Figure 8 demonstrates the stability comparison between double and single markers. The black line denotes the midpoint of the double marker connection line, while the red line represents the center point of a single marker. During drone shaking, especially during horizontal rotation, using the midpoint of the double marker connection line as the center of the marker can significantly improve stability.

Figure 8.

Comparison of stability between dual-code and single-code systems.

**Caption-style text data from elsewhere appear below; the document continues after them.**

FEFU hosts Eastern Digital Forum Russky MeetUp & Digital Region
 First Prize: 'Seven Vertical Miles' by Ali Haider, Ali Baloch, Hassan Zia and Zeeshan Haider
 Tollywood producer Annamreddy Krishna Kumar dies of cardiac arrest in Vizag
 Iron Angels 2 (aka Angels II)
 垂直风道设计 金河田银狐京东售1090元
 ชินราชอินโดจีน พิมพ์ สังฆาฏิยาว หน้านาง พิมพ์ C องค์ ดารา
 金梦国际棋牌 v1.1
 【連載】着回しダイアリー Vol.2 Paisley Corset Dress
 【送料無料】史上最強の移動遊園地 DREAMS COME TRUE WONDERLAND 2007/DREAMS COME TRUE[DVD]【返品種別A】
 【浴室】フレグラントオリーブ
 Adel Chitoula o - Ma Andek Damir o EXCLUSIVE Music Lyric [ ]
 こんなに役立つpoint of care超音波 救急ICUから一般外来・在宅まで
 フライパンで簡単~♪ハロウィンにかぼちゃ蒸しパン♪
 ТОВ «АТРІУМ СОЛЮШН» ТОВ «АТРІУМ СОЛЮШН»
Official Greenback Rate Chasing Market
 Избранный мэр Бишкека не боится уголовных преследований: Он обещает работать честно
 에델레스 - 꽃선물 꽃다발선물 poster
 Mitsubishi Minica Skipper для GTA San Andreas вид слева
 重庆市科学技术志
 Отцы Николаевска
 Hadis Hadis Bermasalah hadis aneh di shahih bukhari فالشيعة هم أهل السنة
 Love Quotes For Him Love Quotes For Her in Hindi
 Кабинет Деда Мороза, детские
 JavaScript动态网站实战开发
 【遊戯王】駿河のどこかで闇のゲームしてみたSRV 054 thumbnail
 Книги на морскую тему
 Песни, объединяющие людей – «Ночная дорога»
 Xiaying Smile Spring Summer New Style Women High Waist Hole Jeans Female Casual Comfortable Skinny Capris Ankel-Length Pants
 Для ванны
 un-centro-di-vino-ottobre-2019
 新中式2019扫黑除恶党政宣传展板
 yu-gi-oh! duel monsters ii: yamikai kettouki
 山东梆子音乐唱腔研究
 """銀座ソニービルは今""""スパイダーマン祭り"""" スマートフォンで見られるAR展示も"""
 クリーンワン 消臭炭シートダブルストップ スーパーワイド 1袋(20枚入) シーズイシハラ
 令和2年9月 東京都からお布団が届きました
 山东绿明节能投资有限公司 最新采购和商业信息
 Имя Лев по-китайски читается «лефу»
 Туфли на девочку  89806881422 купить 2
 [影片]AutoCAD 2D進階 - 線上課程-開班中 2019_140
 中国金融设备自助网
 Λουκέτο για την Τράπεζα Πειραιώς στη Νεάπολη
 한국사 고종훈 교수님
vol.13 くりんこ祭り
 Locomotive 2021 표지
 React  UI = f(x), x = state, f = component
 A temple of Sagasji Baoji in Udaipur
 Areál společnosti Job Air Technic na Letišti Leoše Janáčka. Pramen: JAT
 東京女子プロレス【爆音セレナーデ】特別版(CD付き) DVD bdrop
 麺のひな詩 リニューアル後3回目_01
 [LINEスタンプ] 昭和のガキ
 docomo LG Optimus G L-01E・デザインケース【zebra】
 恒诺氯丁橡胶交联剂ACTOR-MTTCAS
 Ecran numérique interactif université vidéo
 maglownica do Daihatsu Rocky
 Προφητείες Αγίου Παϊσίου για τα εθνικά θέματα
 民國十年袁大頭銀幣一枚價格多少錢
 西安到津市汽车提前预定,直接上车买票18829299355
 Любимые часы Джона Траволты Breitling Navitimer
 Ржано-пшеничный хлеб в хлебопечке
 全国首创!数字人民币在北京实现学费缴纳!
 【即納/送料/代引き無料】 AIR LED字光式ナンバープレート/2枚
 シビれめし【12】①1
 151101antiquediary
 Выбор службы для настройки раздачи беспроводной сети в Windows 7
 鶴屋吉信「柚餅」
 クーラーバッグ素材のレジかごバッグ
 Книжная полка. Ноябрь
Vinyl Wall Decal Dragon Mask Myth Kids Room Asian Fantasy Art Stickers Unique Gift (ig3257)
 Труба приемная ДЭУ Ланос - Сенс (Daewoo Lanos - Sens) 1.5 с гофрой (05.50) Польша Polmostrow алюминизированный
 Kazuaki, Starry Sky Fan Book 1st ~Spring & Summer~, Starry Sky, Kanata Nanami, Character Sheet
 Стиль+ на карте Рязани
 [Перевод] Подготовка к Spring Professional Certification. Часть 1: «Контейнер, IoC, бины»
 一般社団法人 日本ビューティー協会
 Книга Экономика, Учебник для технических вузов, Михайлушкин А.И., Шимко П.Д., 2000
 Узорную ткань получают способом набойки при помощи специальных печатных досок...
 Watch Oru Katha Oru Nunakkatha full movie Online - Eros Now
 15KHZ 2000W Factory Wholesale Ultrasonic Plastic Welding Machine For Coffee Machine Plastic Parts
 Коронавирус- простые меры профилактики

During the docking process, the horizontal angle control is divided into two parts, namely the azimuth angle ∠1 between the target point and the drone, and the angle ∠2 between the target point and the drone in the horizontal direction. The Apriltag code with ID “1” is considered as the “head” of the drone docking, while the code with ID “2” is considered as the “tail.” The center coordinates of the “head” are denoted as $(x_{1}, y_{1})$ , the center coordinates of the “tail” are denoted as $(x_{2}, y_{2})$ , the midpoint coordinates of the connecting line are denoted as $(x_{3}, y_{3})$ , and the center coordinates of the camera image are denoted as $(x_{0}, y_{0})$ . The following formulas can be derived accordingly:

∠ 1 = \arccos (\frac{| x_{3} - x_{0} |}{\sqrt{{(x_{3} - x_{0})}^{2} + {(y_{3} - y_{0})}^{2}}})

(5)

∠ 2 = \arccos (\frac{| x_{2} - x_{1} |}{\sqrt{{(x_{2} - x_{1})}^{2} + {(y_{2} - y_{1})}^{2}}})

(6)

By performing geometric operations on pixel points, horizontal coordinate information of each docking point can be obtained at a speed of 30 fms. The latest frame information is displayed at the bottom (the supplement of the blue line segment with respect to the horizontal line is ∠1, and the supplement of the angle between the red line segment and the horizontal line is ∠2). The angle tolerance is set to 0.5°, and the distance tolerance is set to 10 pixels. Figure 9 illustrates the process of angle and distance recognition, with the system output information shown in the lower left corner.

Figure 9.

Angle and distance recognition.

3D attitude angle calculation

In order to determine the three-dimensional pose of the marker, it is necessary to rotate, scale, and translate the marker in the world coordinate system to match its position in the camera coordinate system. The rotation and scaling can be represented by matrices, while translation is represented by coordinate addition. To enable matrix multiplication, homogeneous coordinates are introduced, elevating the camera coordinate system from 2D to 3D coordinates.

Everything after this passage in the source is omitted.